§ **Exercise directions**:
Rewrite the items below, replacing "camera" with "viewer" everywhere it occurs and leaving everything else unchanged.
=== Material for this exercise ===
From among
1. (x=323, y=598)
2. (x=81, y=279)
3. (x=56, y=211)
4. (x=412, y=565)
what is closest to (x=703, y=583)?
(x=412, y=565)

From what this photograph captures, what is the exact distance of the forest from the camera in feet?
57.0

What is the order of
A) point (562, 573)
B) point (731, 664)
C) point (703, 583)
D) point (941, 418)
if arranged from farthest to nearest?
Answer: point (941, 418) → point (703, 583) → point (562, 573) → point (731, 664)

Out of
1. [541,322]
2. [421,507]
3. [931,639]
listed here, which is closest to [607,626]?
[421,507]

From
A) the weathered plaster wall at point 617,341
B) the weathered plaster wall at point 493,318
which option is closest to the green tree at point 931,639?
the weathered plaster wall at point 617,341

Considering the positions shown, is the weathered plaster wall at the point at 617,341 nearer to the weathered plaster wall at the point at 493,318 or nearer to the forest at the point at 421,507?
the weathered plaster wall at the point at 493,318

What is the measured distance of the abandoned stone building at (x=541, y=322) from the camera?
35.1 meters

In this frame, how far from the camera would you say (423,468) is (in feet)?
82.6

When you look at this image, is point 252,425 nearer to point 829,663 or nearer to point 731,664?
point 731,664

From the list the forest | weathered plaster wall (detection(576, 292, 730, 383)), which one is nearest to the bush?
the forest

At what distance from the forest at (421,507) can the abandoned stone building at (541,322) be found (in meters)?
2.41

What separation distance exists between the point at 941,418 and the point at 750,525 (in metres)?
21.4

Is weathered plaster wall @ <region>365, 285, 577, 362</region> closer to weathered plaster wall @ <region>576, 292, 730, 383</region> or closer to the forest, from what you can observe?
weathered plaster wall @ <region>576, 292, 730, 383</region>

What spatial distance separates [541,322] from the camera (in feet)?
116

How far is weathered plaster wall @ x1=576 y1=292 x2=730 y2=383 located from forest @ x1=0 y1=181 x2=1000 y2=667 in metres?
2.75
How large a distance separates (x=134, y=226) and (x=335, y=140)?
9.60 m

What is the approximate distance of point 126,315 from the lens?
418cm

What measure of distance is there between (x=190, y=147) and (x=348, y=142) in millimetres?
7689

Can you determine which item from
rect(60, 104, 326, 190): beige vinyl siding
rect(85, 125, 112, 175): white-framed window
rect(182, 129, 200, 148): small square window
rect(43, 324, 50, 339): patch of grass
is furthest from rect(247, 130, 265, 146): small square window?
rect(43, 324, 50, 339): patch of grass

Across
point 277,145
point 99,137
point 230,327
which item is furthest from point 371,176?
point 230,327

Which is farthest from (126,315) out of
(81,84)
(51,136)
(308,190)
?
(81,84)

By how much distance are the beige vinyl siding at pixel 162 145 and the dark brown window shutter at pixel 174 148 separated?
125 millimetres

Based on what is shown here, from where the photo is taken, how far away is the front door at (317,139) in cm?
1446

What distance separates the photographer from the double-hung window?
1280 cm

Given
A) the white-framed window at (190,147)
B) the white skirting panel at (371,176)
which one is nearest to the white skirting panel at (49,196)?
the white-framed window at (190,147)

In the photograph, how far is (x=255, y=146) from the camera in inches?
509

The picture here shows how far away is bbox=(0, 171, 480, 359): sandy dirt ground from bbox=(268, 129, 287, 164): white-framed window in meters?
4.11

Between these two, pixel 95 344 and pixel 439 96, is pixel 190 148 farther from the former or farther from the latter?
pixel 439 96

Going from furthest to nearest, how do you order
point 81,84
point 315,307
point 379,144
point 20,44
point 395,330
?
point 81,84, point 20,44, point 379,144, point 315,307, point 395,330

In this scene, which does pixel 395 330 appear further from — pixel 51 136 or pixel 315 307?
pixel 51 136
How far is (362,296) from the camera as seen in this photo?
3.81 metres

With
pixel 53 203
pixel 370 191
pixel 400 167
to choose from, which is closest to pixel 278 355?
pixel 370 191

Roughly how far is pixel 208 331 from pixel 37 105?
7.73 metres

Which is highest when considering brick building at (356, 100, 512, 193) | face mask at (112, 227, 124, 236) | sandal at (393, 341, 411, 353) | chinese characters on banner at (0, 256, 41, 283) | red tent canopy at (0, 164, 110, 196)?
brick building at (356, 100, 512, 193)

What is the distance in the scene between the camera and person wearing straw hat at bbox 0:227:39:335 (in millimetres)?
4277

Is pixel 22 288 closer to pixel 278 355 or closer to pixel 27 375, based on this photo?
===
§ **Exercise result**:
From among
1. (x=323, y=598)
2. (x=81, y=279)
3. (x=56, y=211)
4. (x=412, y=565)
what is closest to (x=703, y=583)?
(x=412, y=565)

From what this photograph captures, what is the exact distance of the forest from the viewer in feet?
57.0

What is the order of
A) point (562, 573)
B) point (731, 664)
C) point (703, 583)
D) point (941, 418)
if arranged from farthest to nearest?
Answer: point (941, 418) → point (703, 583) → point (562, 573) → point (731, 664)

Out of
1. [541,322]
2. [421,507]
3. [931,639]
listed here, which is closest to [607,626]?
[421,507]

From
A) the weathered plaster wall at point 617,341
B) the weathered plaster wall at point 493,318
which option is closest to the green tree at point 931,639?
the weathered plaster wall at point 617,341

Considering the positions shown, is the weathered plaster wall at the point at 617,341 nearer to the weathered plaster wall at the point at 493,318 or nearer to the forest at the point at 421,507?
the weathered plaster wall at the point at 493,318

What is the measured distance of the abandoned stone building at (x=541, y=322) from the viewer?
35.1 meters

In this frame, how far from the viewer would you say (423,468) is (in feet)?
82.6

When you look at this image, is point 252,425 nearer to point 829,663 or nearer to point 731,664?
point 731,664

From the list the forest | weathered plaster wall (detection(576, 292, 730, 383)), which one is nearest to the bush?
the forest

At what distance from the forest at (421,507) can the abandoned stone building at (541,322) be found (in meters)?
2.41

What separation distance exists between the point at 941,418 and the point at 750,525 (in metres)?
21.4

Is weathered plaster wall @ <region>365, 285, 577, 362</region> closer to weathered plaster wall @ <region>576, 292, 730, 383</region> or closer to the forest, from what you can observe?
weathered plaster wall @ <region>576, 292, 730, 383</region>

What spatial distance separates [541,322] from the viewer (in feet)?
116

How far is weathered plaster wall @ x1=576 y1=292 x2=730 y2=383 located from forest @ x1=0 y1=181 x2=1000 y2=667 in metres?
2.75
How large a distance separates (x=134, y=226) and (x=335, y=140)?
9.60 m

What is the approximate distance of point 126,315 from the lens?
418cm

What measure of distance is there between (x=190, y=147) and (x=348, y=142) in millimetres?
7689

Can you determine which item from
rect(60, 104, 326, 190): beige vinyl siding
rect(85, 125, 112, 175): white-framed window
rect(182, 129, 200, 148): small square window
rect(43, 324, 50, 339): patch of grass
is furthest from rect(247, 130, 265, 146): small square window?
rect(43, 324, 50, 339): patch of grass

Across
point 277,145
point 99,137
point 230,327
which item is furthest from point 371,176?
point 230,327

Which is farthest from (126,315) out of
(81,84)
(51,136)
(308,190)
?
(81,84)

By how much distance are the beige vinyl siding at pixel 162 145 and the dark brown window shutter at pixel 174 148 separated?
125 millimetres

Based on what is shown here, from where the photo is taken, how far away is the front door at (317,139) in cm?
1446

What distance separates the photographer from the double-hung window?
1280 cm

Given
A) the white-framed window at (190,147)
B) the white skirting panel at (371,176)
which one is nearest to the white skirting panel at (49,196)?
the white-framed window at (190,147)

In the photograph, how far is (x=255, y=146) from the viewer in inches?
509

The picture here shows how far away is bbox=(0, 171, 480, 359): sandy dirt ground from bbox=(268, 129, 287, 164): white-framed window in meters?
4.11

Between these two, pixel 95 344 and pixel 439 96, is pixel 190 148 farther from the former or farther from the latter?
pixel 439 96

Going from furthest to nearest, how do you order
point 81,84
point 315,307
point 379,144
point 20,44
point 395,330
?
point 81,84, point 20,44, point 379,144, point 315,307, point 395,330

In this scene, which does pixel 395 330 appear further from — pixel 51 136 or pixel 315 307?
pixel 51 136
How far is (362,296) from the viewer as seen in this photo?
3.81 metres

With
pixel 53 203
pixel 370 191
pixel 400 167
to choose from, which is closest to pixel 278 355?
pixel 370 191

Roughly how far is pixel 208 331 from pixel 37 105?
7.73 metres

Which is highest when considering brick building at (356, 100, 512, 193) | face mask at (112, 227, 124, 236) | sandal at (393, 341, 411, 353) | chinese characters on banner at (0, 256, 41, 283) | red tent canopy at (0, 164, 110, 196)?
brick building at (356, 100, 512, 193)

What is the distance in the scene between the viewer and person wearing straw hat at bbox 0:227:39:335 (in millimetres)?
4277

Is pixel 22 288 closer to pixel 278 355 or closer to pixel 27 375, based on this photo?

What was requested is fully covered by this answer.